1998 yılında başörtüsü taktığı için eğitim hayatına devam edemeyen Deşat, yaşadıklarını şöyle anlatıyor: “O dönemler çok zor, çok ağır geçti. Okula alınmadık, kampüslere girmemiz engellendi, hatta gezdiğimiz için davalar açıldı. Mecburen okulu bırakmak zorunda kaldım. Ama içimde hep bir ukde kaldı, rüyalarımda bile kendimi okulda görüyordum.”

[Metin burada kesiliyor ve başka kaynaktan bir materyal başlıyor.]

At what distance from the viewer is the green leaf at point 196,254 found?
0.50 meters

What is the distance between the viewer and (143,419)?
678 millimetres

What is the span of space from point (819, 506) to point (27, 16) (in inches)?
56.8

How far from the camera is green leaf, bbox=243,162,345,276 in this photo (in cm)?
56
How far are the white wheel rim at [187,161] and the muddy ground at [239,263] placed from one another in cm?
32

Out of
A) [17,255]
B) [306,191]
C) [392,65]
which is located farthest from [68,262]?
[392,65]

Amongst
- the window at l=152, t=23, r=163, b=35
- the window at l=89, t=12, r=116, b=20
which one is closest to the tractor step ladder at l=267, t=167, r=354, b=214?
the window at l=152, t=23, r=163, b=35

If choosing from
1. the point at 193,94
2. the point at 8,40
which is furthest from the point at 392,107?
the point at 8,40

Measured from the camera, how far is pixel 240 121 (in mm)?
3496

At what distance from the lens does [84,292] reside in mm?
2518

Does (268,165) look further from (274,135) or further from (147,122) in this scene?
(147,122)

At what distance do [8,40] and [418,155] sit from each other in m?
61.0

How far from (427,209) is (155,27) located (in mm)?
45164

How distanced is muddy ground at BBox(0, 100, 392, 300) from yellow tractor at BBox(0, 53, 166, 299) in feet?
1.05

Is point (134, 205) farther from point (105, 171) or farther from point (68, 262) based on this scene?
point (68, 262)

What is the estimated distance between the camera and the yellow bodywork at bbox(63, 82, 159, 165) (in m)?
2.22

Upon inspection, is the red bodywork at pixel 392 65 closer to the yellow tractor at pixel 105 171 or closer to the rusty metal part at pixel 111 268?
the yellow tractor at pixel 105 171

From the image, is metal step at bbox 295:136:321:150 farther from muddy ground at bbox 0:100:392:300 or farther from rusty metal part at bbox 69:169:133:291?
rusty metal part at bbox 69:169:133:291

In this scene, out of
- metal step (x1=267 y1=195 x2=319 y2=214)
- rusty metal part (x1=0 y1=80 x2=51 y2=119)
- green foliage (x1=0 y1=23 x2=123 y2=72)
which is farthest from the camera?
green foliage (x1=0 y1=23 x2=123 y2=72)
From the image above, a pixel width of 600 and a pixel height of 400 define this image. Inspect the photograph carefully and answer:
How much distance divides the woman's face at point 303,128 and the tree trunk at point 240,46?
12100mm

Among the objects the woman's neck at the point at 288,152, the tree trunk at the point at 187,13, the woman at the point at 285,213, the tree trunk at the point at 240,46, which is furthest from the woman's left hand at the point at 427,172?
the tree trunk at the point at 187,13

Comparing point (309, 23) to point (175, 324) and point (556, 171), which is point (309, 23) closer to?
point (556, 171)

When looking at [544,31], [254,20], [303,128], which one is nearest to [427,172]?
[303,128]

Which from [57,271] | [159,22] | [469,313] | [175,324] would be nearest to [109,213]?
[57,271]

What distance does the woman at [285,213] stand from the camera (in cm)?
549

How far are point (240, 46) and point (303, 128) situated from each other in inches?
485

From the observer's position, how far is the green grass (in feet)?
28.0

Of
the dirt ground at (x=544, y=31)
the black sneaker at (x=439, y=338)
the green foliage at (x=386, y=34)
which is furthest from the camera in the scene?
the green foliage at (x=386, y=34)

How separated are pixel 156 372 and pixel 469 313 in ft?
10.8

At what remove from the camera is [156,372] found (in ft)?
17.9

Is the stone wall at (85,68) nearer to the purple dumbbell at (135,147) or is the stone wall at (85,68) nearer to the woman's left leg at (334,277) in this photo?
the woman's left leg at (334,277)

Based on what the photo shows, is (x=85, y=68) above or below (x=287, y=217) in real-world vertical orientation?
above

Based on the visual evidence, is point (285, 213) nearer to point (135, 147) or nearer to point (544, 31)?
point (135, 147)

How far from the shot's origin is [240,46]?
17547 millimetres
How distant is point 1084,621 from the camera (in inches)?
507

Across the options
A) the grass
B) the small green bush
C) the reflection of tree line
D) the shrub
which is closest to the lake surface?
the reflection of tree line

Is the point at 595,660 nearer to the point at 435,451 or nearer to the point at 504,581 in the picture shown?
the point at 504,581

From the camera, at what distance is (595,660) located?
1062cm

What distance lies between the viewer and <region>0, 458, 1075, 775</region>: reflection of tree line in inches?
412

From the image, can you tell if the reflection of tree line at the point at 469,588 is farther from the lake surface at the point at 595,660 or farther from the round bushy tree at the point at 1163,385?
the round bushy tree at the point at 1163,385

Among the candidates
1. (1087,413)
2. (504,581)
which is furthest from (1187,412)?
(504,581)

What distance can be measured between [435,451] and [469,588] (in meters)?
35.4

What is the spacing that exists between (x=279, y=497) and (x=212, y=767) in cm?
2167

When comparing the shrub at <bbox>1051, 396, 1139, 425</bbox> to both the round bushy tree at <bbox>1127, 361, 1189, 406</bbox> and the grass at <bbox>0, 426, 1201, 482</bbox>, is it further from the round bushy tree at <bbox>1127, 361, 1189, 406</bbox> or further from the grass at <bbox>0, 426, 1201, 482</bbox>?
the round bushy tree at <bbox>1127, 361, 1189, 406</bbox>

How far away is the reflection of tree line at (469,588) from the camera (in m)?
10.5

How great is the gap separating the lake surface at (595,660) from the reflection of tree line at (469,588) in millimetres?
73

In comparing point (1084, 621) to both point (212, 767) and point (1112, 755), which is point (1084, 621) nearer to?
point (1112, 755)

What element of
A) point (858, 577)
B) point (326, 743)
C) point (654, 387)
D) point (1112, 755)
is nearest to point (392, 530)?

Uzun yıllar süren hayal kırıklığı ve engellerin ardından çıkan af yasası, Deşat’a ikinci bir şans verdi. Hemen başvurduğunu ve kabul edildiğini belirten Deşat, “Şu anda mezun oluyorum. 27 yıl sonra okulumdan diplomasını alıyorum. Bu fırsat olmasaydı, ne yapardım bilmiyorum. Öğretmenlik yapmak en büyük hayalim,” diyor.
Evli ve iki çocuk annesi olan Deşat, zorluklarla dolu süreci ise şöyle özetliyor: “Patnos’tan Ağrı İbrahim Çeçen Üniversitesi’ne her gün gidip geliyorum. Ev, iş, çocuklar derken çok zor oluyor ama vazgeçmedim. Eşim en büyük destekçim; bana ‘babanmış gibi’ destek oluyor, Allah ondan razı olsun.”
47 yaşında üniversiteye başlayan Nuray Deşat, çevresindeki bazı olumsuz görüşlere aldırmadan kararlılıkla ilerledi. “Bazıları ‘Ne yapacaksın bu yaştan sonra?’ dedi ama ben hep okulu bitirmeye odaklandım,” diye konuştu.
Deşat’ın en büyük arzusu, öğretmenlik mesleğiyle öğrencilerle buluşmak, onlara bilgi ve sevgiyle dokunmak. “Öğrencilerimle birlikte olmak, onlarla eğlenmek, onlara bir şeyler öğretmek istiyorum. Bu benim en büyük hayalim,” ifadelerini kullandı.
Nuray Deşat’ın hikayesi, 28 Şubat mağdurlarına umut olurken, hayat boyu süren öğrenme azminin de canlı bir örneği oldu.